Habit: Alysicarpus vaginalis grows as procumbent, woody at the base, perennial or annual. New vegetation is slightly pubescent. The simple leaves are arranged alternately with lanceolate stipules at the petiole base. The leaves are elliptic/obovate/oblong, to 3 cm in length, with an emarginate/mucronate leaf apex and an entire margin.
The complete, perfect, zygomorphic flowers are arranged in axillary or terminal racemes. The calyx has 5 partially fused, pubescent, green sepals forming a tube with the sepal lobes the same length as the tube. The corolla has 5, pubescent petals, the upper enlarged to form the orange/pink/purple banner and the lower 2 fused to form the red keel. There are 10 (9 + 1) stamens. The ovary is superior and has a single locule with numerous seeds. The fruit is a jointed, cylindrical, legume up to 3 cm in length at maturity.

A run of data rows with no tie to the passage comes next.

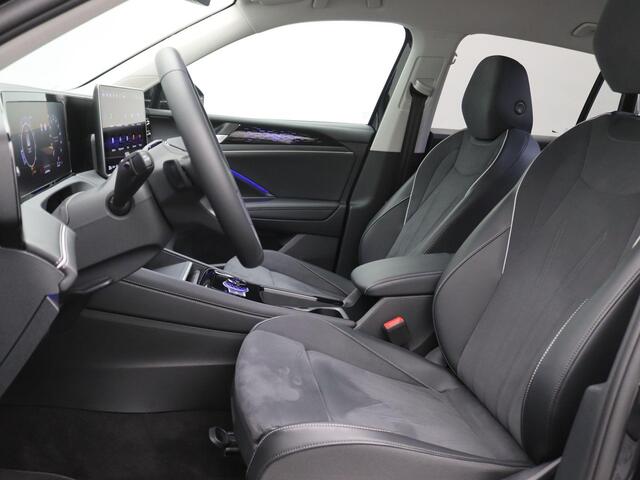 Volkswagen TIGUAN 1.5 eTSI Elegance 150pk Trekhaak, Matrix-Led, 18" Napoli, Navigatie, Adaptive Cruise Control, Elek. achterklep, Art Velours, Geluidsisolerende ramen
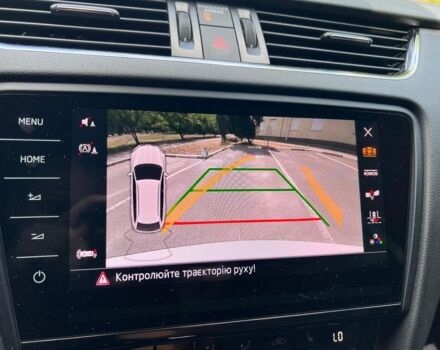 Белый Шкода Октавия, объемом двигателя 2 л и пробегом 209 тыс. км за 16990 $, фото 29 на Automoto.ua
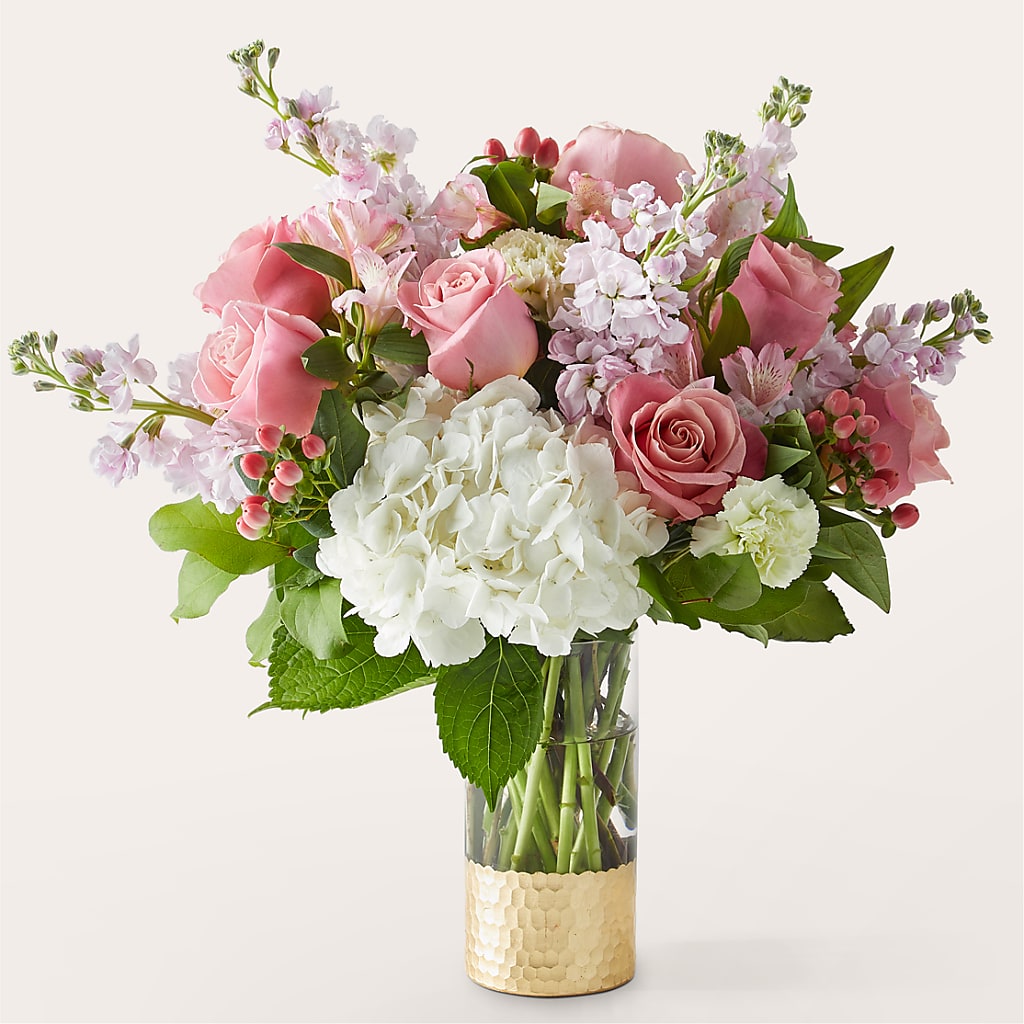 Little Luxuries Bouquet – THE LADYBUG FLORAL & GIFTS, Berlin WI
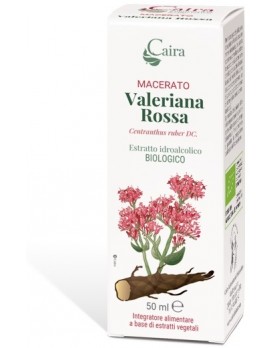 CAIRA VALERIANA ROSSA Gtt 50ml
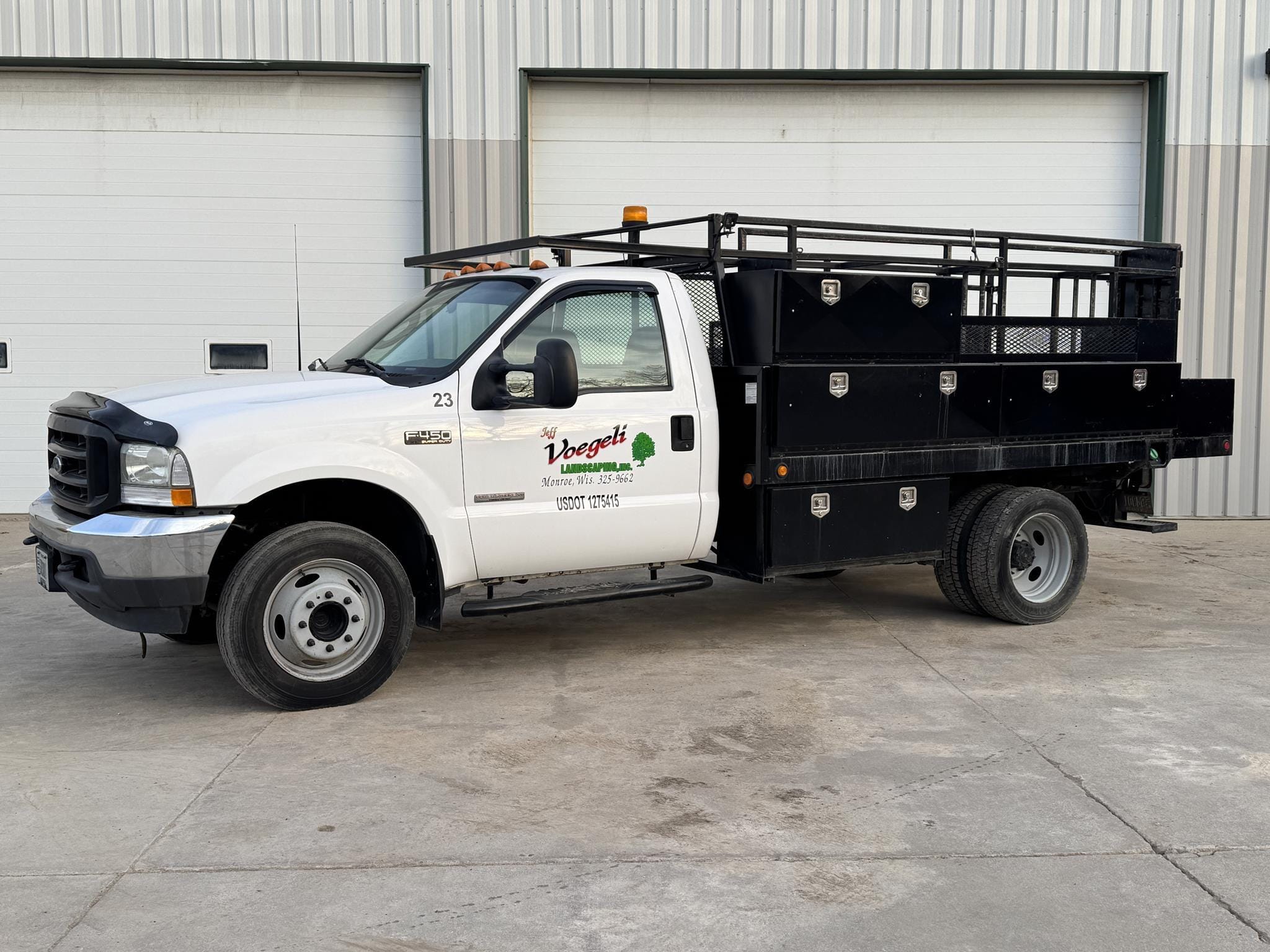 Main image Ford F-450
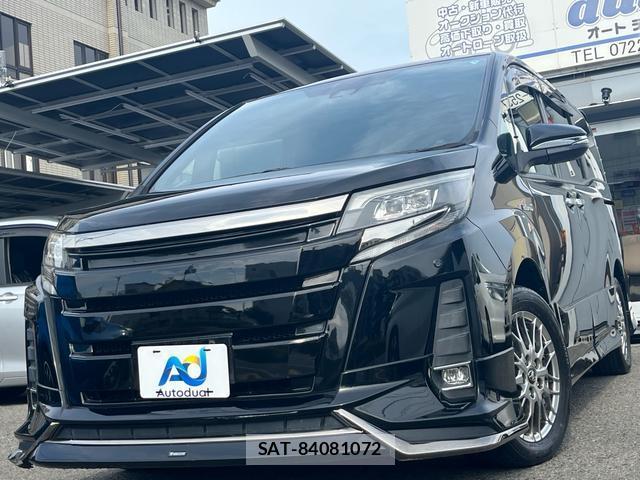 Toyota NOAH 2018-06 8647978-0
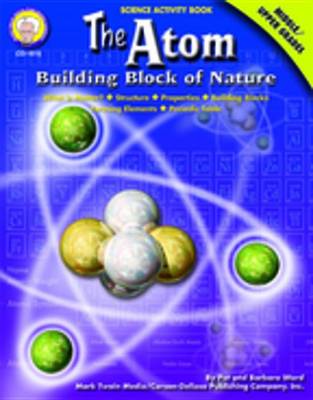 Book cover for Atom, Grades 6 - 12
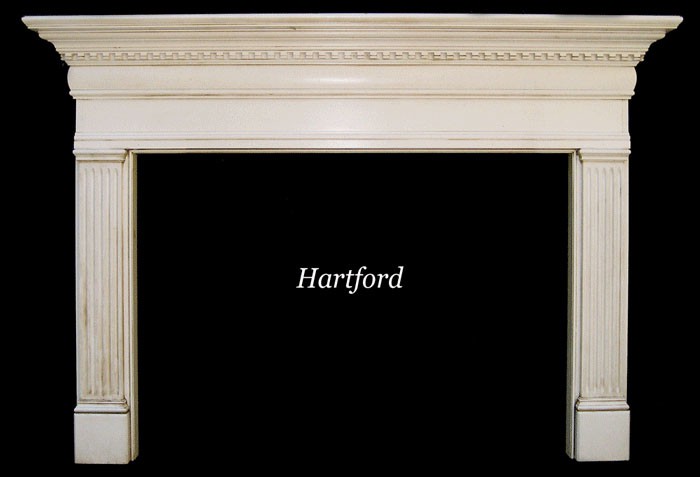 The Hartford Mantel
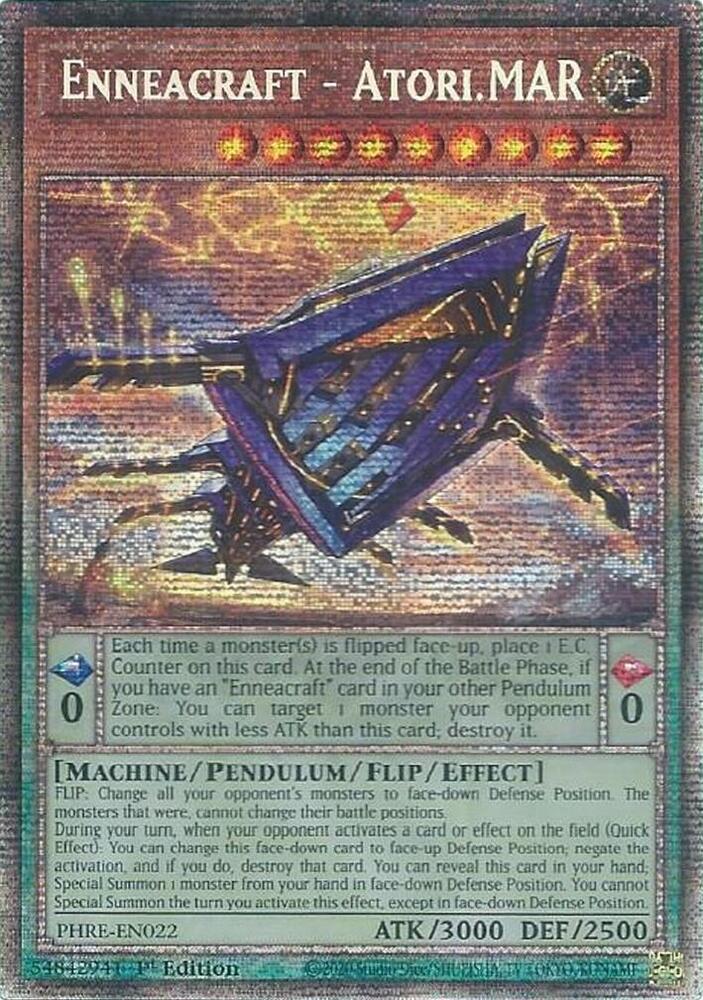 Enneacraft - Atori.MAR (Starlight Rare) card image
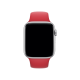 Спортивний ремінець для Apple Watch 38/40 мм - Red (copy)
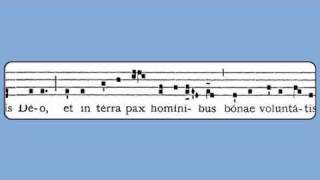 Facta Est Christmas Antiphon [upl. by Leivad]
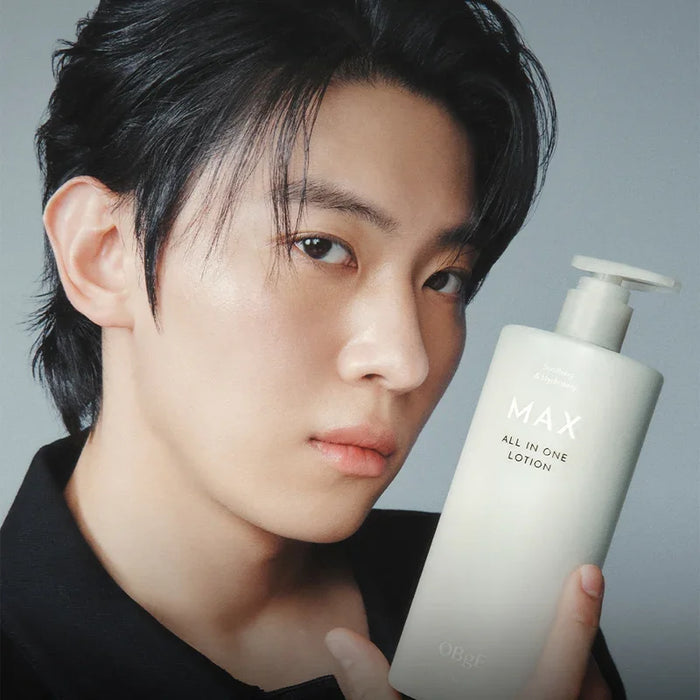 [OBgE] Max All in One Lotion 500ml - Ballagrio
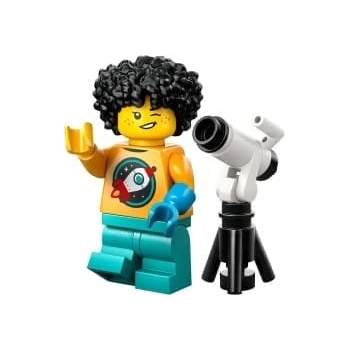 LEGO® 71048 Minifigurky – Astronomer Kid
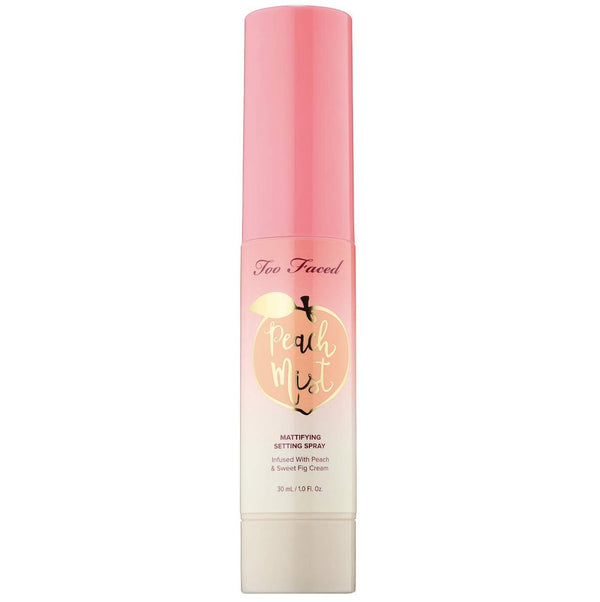Too Faced Peach Mist Mattifying Makeup Setting Spray 30Ml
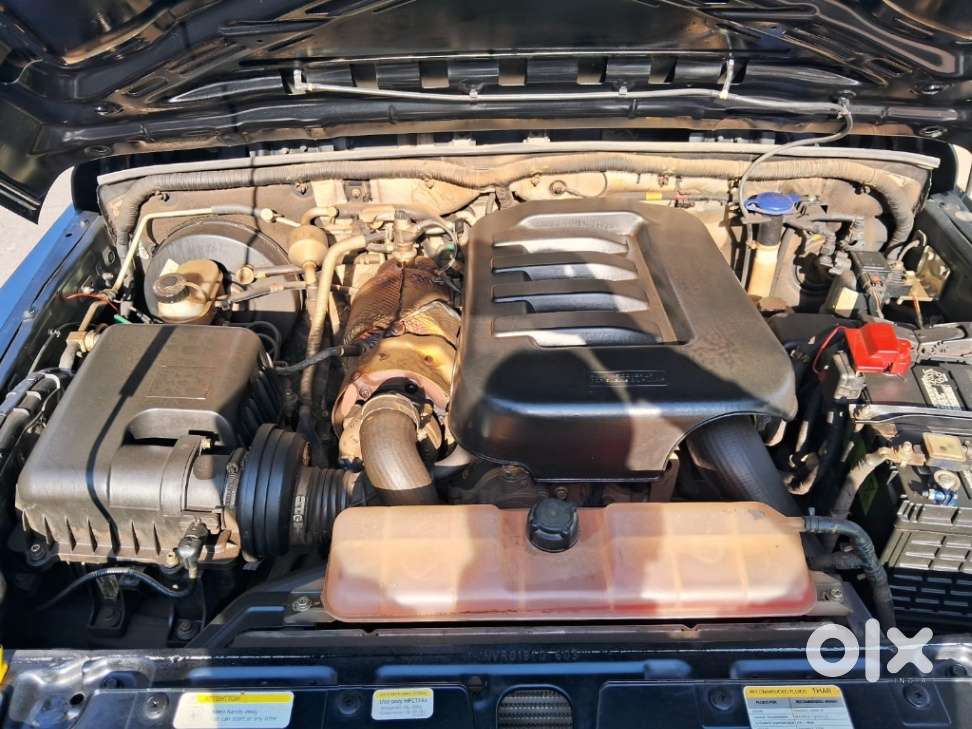 Mahindra Thar Lx D 4wd At, 2024, Diesel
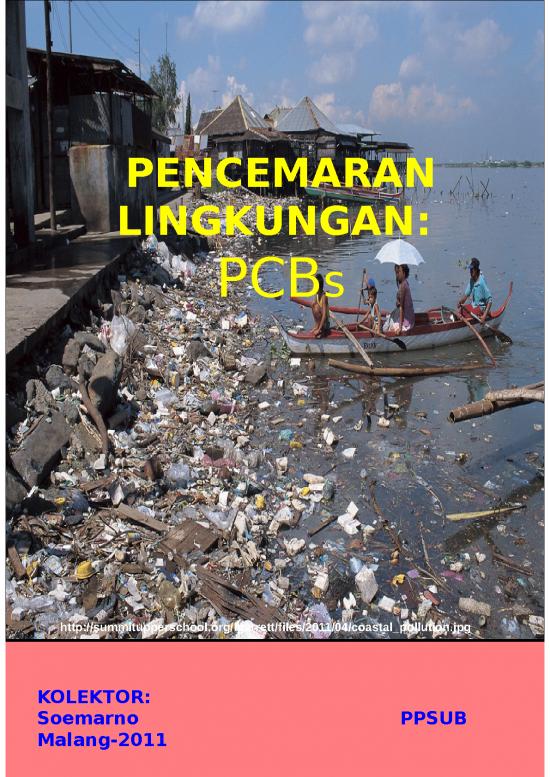 picture Pencemaran Lingkungan 28305 | Pencemaran Lingkungan Oleh Pcbs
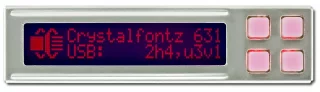  (CFA631-RMF-KU2)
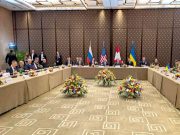 Представители Италии, Германии, Франции и Британии присутствуют в Женеве и встретятся с украинцами и американцами после их переговоров с РФ Представители Италии, Германии, Франции и Британии присутствуют в Женеве и встретятся с украинцами и американцами после их переговоров с РФ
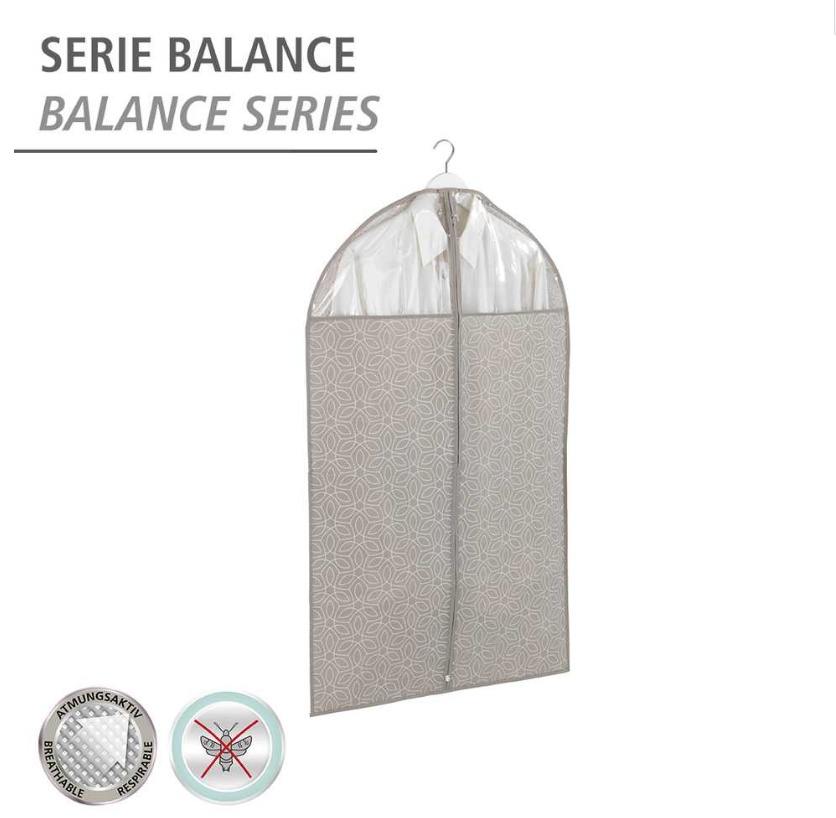 Klädöverdrag, BALANCE, 60 x H 100 , Beige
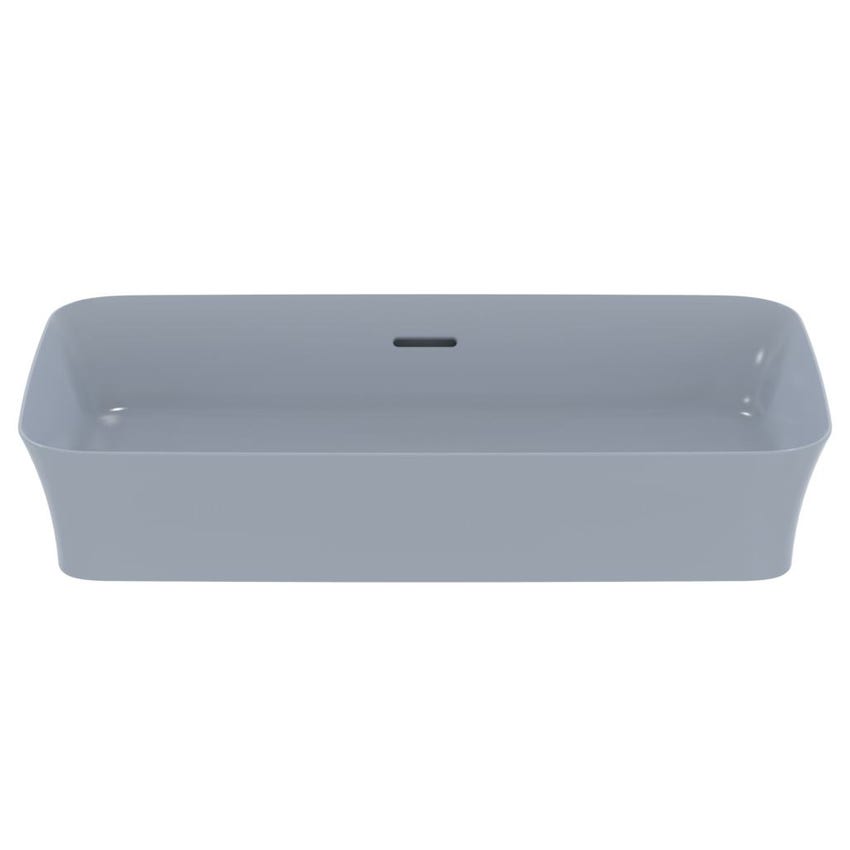 Immagine di Ideal Standard IPALYSS lavabo da appoggio 65 cm, con troppopieno, colore polvere finitura opaco E1887X8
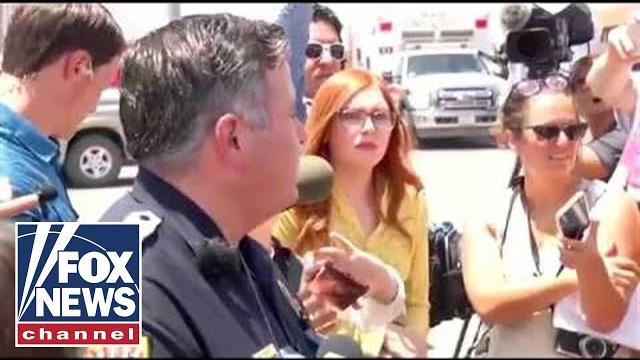 Police give update on el paso, texas shooting Police give update on el paso, texas shooting
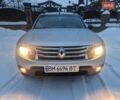 Серый Рено Дастер, объемом двигателя 1.46 л и пробегом 144 тыс. км за 12000 $, фото 1 на Automoto.ua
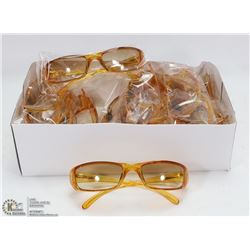 CASE OF QUALITY DESIGNER SUNGLASSES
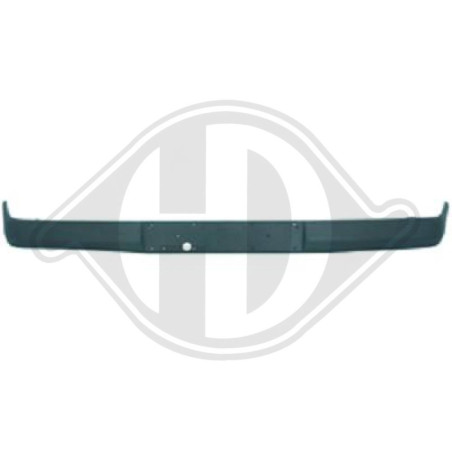 Modanatura decorativa/ protettiva Paraurti Mercedes 200-300E(W124) 85-93 (Cod. D-1612060)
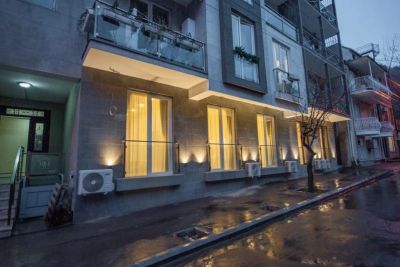 Отель Easy Hotel Tbilisi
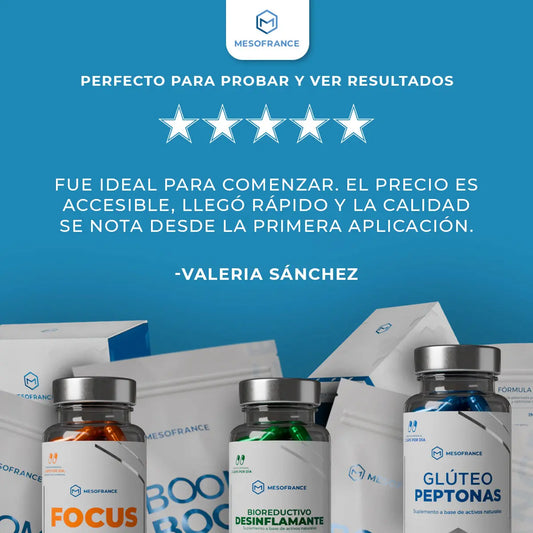 Súper oferta 30 ámpulas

Habitat: Alysicarpus vaginalis grows in Human Altered environments (waste areas, abandoned fields, roadsides).
Distribution: Alysicarpus vaginalis is NOT native to the Lucayan Archipelago but is on New Providence. It is native to Africa, the Indian subcontinent, and Asia but now grows in the western hemisphere and Australia.
Medicinal/Cultural/Economic usage: Alysicarpus vaginalis is not known to be used medicinally in the Lucayan Archipelago.